╭─ Provided text

The trustees allege that the City's regulations constitute all four types of taking. We analyze each in turn.
A.
The trustees first argue that the City's regulations mandate a permanent physical invasion of the Property.
A regulation that “requires an owner to suffer a permanent physical invasion of her property” is a taking. Lingle, 544 U.S. at 538, 125 S.Ct. 2074 (citing Loretto, 458 U.S. at 419, 102 S.Ct. 3164). In Loretto, a New York apartment owner challenged a state law which required her to permit a cable television company to install cable facilities on her property. 458 U.S. at 421, 102 S.Ct. 3164. The cable, which was slightly less than one-half inch in diameter, occupied portions of her roof and the side of her building. Id. at 422, 102 S.Ct. 3164. The Supreme Court determined that such a “permanent physical occupation authorized by government is a taking.” Id. at 426, 102 S.Ct. 3164.
This rule is limited to “permanent physical occupations”—that is, regulations that do not “simply take a single ‘strand’ from the ‘bundle’ of property rights,” but rather “chop[ ] through the bundle, taking a slice of every strand.” Id. at 435, 441, 102 S.Ct. 3164. Loretto’s “very narrow” holding did not “question the equally substantial authority upholding a State's broad power to impose appropriate restrictions upon an owner's use of his property.” Id. at 441, 102 S.Ct. 3164.
In this case, the district court correctly determined that the regulations at issue do not involve a permanent physical invasion of the Property. The applicable ordinance requires all residential structures in the City to be “serviced by the city water supply system or an approved and functioning deep well,” but do not require the trustees to dedicate to the City either the water lines themselves or the land on which they sit.7 Nor do the trustees point to any regulation obligating the landowners to build any residential structures. Unlike in Loretto, in which the apartment owner was forbidden from interfering with the installation of the cable on her property, here the trustees may prohibit anyone from entering their property by choosing not to build residential structures on their property. See 458 U.S. at 423, 426, 102 S.Ct. 3164. The regulation is thus the type of “appropriate restriction[ ] upon an owner's use of his property” that the Loretto Court did not question. See id. at 441, 102 S.Ct. 3164.

╰─
╭─ Dataset content

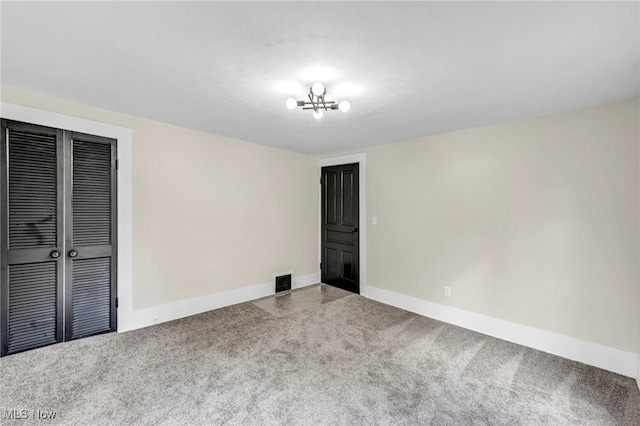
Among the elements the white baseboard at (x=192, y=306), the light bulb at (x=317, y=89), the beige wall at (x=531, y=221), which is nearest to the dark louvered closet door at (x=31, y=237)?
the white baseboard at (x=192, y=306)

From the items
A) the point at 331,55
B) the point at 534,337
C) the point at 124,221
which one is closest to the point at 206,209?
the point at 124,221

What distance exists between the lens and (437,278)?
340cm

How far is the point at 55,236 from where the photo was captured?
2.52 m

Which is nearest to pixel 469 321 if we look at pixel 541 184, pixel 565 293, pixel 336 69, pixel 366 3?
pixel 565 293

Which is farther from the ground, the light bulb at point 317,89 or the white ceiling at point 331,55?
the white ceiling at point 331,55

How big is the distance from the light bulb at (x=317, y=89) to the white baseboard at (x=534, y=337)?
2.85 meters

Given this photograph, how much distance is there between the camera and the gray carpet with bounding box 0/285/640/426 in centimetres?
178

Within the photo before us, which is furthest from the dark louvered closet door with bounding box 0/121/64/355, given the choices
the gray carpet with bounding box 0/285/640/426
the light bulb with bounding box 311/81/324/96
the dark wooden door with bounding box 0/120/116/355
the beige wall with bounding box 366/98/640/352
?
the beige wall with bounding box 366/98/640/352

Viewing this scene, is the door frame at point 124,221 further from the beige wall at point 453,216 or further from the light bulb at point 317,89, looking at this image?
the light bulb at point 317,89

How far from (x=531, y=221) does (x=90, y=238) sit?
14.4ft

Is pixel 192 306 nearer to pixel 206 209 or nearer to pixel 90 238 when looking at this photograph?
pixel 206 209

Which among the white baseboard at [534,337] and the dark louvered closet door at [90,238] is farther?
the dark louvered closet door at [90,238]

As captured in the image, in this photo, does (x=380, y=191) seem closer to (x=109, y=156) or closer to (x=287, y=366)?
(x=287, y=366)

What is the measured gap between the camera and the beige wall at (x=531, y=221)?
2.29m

╰─

◆ **Tasks and exercises**
- 1) In the court opinion about takings, how thick was the cable installed on the apartment owner's property in Loretto?
- 2) Write the next part of the court opinion about takings, starting right after its last sentence.
You won't need this data.

◆ **Results of the exercise**
- 1) It was slightly less than one-half inch in diameter.

- 2)
The trustees are not being compelled to tolerate a permanent physical occupation because they are not being compelled to do anything at all. This case is similar to City of Indianola. In that case, this Court held that an ordinance requiring certain vehicles to be enclosed by a fence in all outdoor areas was not a taking under Loretto because “[b]y its own terms, the ordinance does not require [the landowner] to permit either the City or any third party to enter the property and install a fence.” City of Indianola, 650 F.3d at 1098. So long as the landowner “still may choose whether to build the fence or forgo placing more than one vehicle outside, he cannot establish the required compliance necessary for a Loretto claim.” Id. So too here, the trustees still may choose whether to build a structure and comply with the ordinance or forgo building a structure. The trustees argue that this case is distinguishable from City of Indianola because absent compliance here, they “cannot make any use of their Property, other than leaving it vacant and idle.” But the trustees point to no case law in support of this position, and their purported factual distinction is not supported by the record; the trustees may still use the Property as is for recreational purposes, or they could sell it. To the extent the trustees argue that their inability to use the Property without succumbing to the City regulations deprives them of all use of the Property, that argument is resolved in Part II.B, infra.
Because the trustees have not established that the regulations require them to suffer “a permanent physical invasion,” they have not established a per se regulatory taking under Loretto. See id. at 1097.
B.
The trustees next argue that the regulations constitute takings because they deprive the trustees of all economically beneficial use of their property.
The Supreme Court has established that “when the owner of real property has been called upon to sacrifice all economically beneficial uses in the name of the common good, that is, to leave his property economically idle, he has suffered a taking.” Lucas, 505 U.S. at 1019, 112 S.Ct. 2886. Thus in Lucas, in which the trial court determined that the Act “deprive[d] [the landowner] of any reasonable economic use of the lots,” rendering them “valueless,” the Supreme Court found a compensable taking. Id. at 1009, 1027, 112 S.Ct. 2886 (first alteration in original) (citation omitted).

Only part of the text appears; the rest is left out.